Let’s start with business owners who have unique opportunities to strategically reduce tax liabilities while setting themselves up for future success. The top tips I suggest include:
For Business Owners: Unlock Maximum Tax Savings
Plan for Future Tax Changes: With potential changes in tax laws, I can’t stress enough the importance of reviewing the incentives and benefits that may expire at the end of 2024 or during 2025. This could include deductions for research and development, energy-efficient upgrades, or other industry-specific items. While it is now expected that many of these tax incentives will be extended by the new administration, it is important to talk with your tax advisor now to stay on top of these shifts and how they impact your long-term financial planning. Staying ahead of these changes can give you a competitive advantage while protecting your bottom line.
Invest in Equipment and Capital Assets: Section 179 and bonus depreciation allow you to deduct the full cost of qualifying purchases—like machinery, software, or vehicles—in the year they’re placed in service. If your business needs new equipment or upgrades, making these purchases now means you can offset a significant portion of your taxable income. This strategy is especially useful for businesses planning for growth or those with aging assets in need of replacement. This is a great win-win tax move; you get the equipment you need and you reduce your tax liability.
Review and Write Off Obsolete Inventory: Holding onto unsellable inventory can hurt your financials. I know you’re busy but make time to take a good look at your stock and plan on writing off items that are outdated, damaged, or otherwise unsellable. Not only does this lower your tax bill, but it also frees up storage and capital for inventory that generates revenue.
Defer Income and Accelerate Expenses: Another favorite strategy of mine is shifting income into 2025 by delaying client billing or accepting payments after the first of the year. If you are a cash basis taxpayer, this is one of the easier ways to help lower your 2024 tax liability. At the same time, prepaying expenses like office supplies, marketing services, or utility bills ensures you maximize current-year deductions. This strategy requires careful planning, so coordinate with your tax advisor or be very mindful of your cash flow to avoid any shortages.

### [SUPPLIED INFORMATION]
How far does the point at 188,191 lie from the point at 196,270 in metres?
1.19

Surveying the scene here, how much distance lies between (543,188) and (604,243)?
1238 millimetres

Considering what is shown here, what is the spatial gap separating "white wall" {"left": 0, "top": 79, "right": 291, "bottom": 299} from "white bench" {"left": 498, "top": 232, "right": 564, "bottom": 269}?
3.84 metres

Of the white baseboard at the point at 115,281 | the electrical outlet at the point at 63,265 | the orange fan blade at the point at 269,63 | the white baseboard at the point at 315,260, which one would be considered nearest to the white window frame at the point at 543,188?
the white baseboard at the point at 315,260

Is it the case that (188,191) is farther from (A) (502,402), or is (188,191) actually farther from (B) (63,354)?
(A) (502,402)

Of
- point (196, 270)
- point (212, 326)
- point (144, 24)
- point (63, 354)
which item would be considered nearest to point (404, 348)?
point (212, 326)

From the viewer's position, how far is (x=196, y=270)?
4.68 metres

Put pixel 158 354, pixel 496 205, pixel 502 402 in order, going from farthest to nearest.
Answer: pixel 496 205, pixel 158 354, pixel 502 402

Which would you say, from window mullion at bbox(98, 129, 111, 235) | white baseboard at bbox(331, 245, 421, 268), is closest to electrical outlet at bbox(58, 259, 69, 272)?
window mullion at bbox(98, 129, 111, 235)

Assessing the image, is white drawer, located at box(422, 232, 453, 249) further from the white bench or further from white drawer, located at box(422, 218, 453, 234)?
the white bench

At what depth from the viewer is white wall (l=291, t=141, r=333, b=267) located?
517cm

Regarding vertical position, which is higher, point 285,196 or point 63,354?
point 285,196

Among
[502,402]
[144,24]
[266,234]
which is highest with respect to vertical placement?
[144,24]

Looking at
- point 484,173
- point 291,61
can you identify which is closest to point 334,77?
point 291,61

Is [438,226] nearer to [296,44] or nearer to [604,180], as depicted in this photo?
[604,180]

---

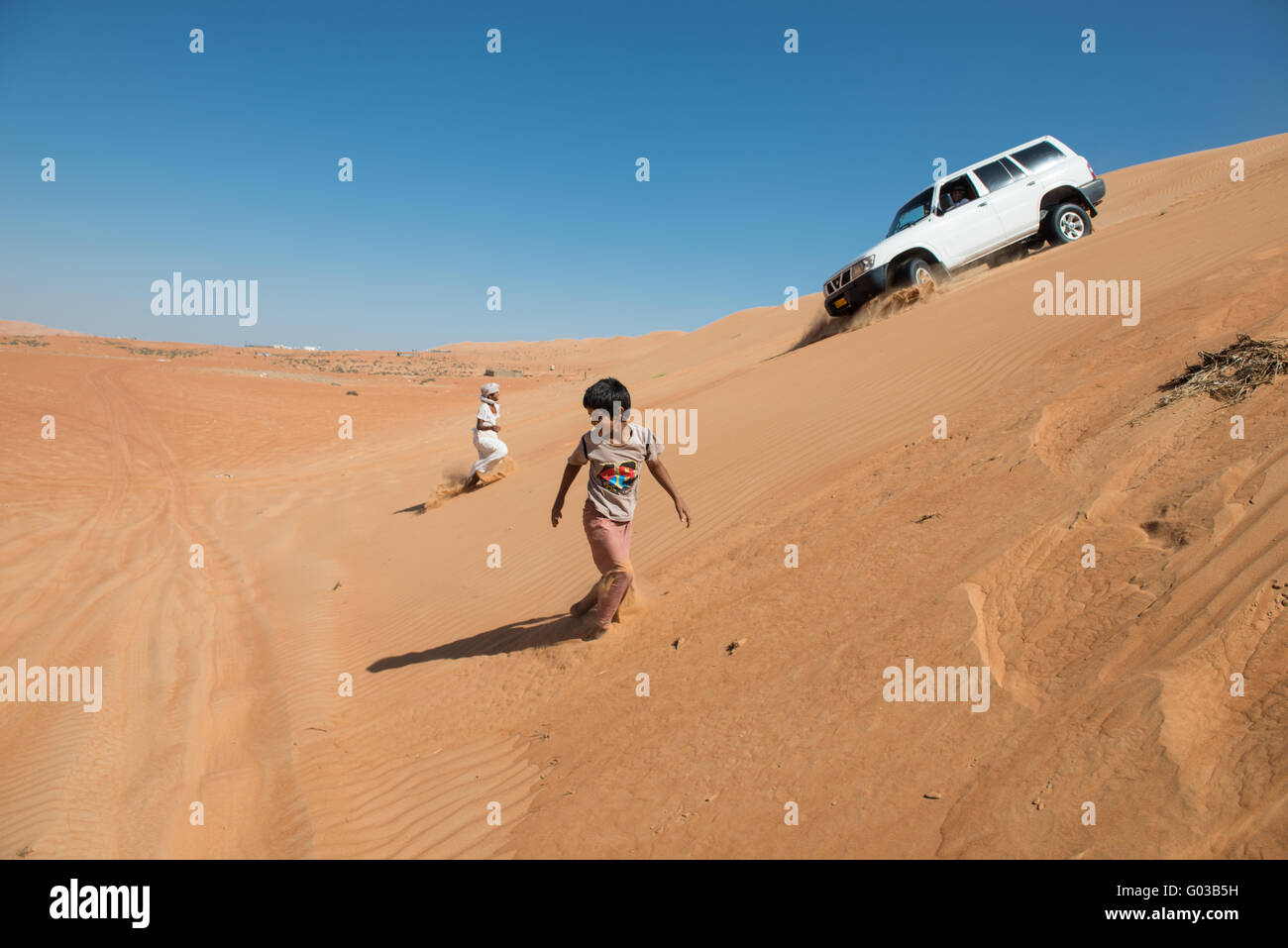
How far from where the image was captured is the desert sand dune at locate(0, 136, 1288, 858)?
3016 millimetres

### [LIST OF TASKS]
[1] Condense the paragraph in the tax-planning text that begins "Review and Write Off Obsolete Inventory" into a short bulleted list, keeping its main facts.
[2] Reproduce the passage of the tax-planning text starting at "Defer Income and" and ending at "avoid any shortages.".

### [TASK-BY-TASK ANSWERS]
[1]
- Holding onto unsellable inventory can hurt your financials.
- Review your stock and write off items that are outdated, damaged, or otherwise unsellable.
- Doing so lowers your tax bill.
- It also frees up storage and capital for inventory that generates revenue.

[2]
Defer Income and Accelerate Expenses: Another favorite strategy of mine is shifting income into 2025 by delaying client billing or accepting payments after the first of the year. If you are a cash basis taxpayer, this is one of the easier ways to help lower your 2024 tax liability. At the same time, prepaying expenses like office supplies, marketing services, or utility bills ensures you maximize current-year deductions. This strategy requires careful planning, so coordinate with your tax advisor or be very mindful of your cash flow to avoid any shortages.